Duchamp habe die Grenzen öffentlichen Geschmacks und künstlerischen Handwerks nicht nur getestet, sondern auch überschritten, schreibt das Metropolitan Museum of Art. Bis heute wirkt sein zugleich auch satirisch gemeinter Zug nach: Erst vergangenen September zeigte das Guggenheim-Museum in Manhattan die Skulptur „America“ des Italieners Maurizio Cattelan - ein voll funktionsfähiges Klo aus 18-karätigem Gold.
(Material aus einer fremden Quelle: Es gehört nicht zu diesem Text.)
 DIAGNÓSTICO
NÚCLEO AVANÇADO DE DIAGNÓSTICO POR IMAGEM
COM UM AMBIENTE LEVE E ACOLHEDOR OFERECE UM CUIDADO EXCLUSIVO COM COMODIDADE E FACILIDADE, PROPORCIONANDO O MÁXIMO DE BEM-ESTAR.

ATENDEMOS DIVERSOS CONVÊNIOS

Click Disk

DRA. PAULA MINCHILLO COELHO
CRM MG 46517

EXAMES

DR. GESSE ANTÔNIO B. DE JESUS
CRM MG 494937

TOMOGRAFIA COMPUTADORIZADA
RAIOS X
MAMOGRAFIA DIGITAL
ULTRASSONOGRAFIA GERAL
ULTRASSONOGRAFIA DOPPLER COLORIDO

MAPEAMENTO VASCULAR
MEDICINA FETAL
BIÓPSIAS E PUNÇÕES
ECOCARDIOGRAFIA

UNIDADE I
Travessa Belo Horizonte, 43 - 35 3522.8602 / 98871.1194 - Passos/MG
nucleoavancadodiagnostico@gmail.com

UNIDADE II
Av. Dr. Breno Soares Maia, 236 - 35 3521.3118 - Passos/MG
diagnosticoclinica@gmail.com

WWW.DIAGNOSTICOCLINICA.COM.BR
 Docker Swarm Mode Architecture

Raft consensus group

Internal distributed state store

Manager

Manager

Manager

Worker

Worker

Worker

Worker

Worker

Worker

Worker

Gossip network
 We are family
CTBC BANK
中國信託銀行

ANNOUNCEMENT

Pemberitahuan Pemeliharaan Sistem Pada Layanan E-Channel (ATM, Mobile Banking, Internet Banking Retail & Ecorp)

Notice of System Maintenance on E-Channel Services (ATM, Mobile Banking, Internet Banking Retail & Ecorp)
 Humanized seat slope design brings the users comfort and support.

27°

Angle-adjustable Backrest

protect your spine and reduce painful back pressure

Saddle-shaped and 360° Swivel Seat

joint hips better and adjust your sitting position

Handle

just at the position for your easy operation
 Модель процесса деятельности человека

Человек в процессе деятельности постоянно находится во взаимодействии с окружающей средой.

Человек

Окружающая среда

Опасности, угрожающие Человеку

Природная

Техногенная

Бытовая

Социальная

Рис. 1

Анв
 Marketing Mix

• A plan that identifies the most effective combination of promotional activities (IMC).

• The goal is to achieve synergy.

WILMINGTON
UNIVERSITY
Eine Toilette als Kunstwerk zu deklarieren, scheint selbst ein Jahrhundert nach Duchamp kaum an Aussagekraft verloren zu haben.

Thaer Maarouf: Vito

Thaer Maarouf

„Vito“ (2013) des in Wien lebenden syrischen Künstlers Thaer Maarouf, derzeit in Beirut ausgestellt

Der in Wien als Flüchtling lebende, international renommierte syrische Künstler Thaer Maarouf sagt gegenüber ORF.at: „Duchamp ist der geistige Vater der Konzeptkunst - er hat das Konzept des Wahren und Schönen in der Kunst auf den Kopf gestellt, und das wirkt bis heute nach.“ Maarouf stellt derzeit in einer umfangreichen Schau in Beirut das Kunstwerk „Vito“ aus: Ein Bild an der Wand zeigt den angewiderten Künstler mit einer Wäscheklammer auf der Nase. Davor ein Glastisch mit UNO-Emblem und rundherum, eine für jedes Mitglied im ständigen Sicherheitsrat, Kloschüsseln. Maarouf reagierte damit auf das Scheitern einer Resolution zu Syrien am Veto Russlands.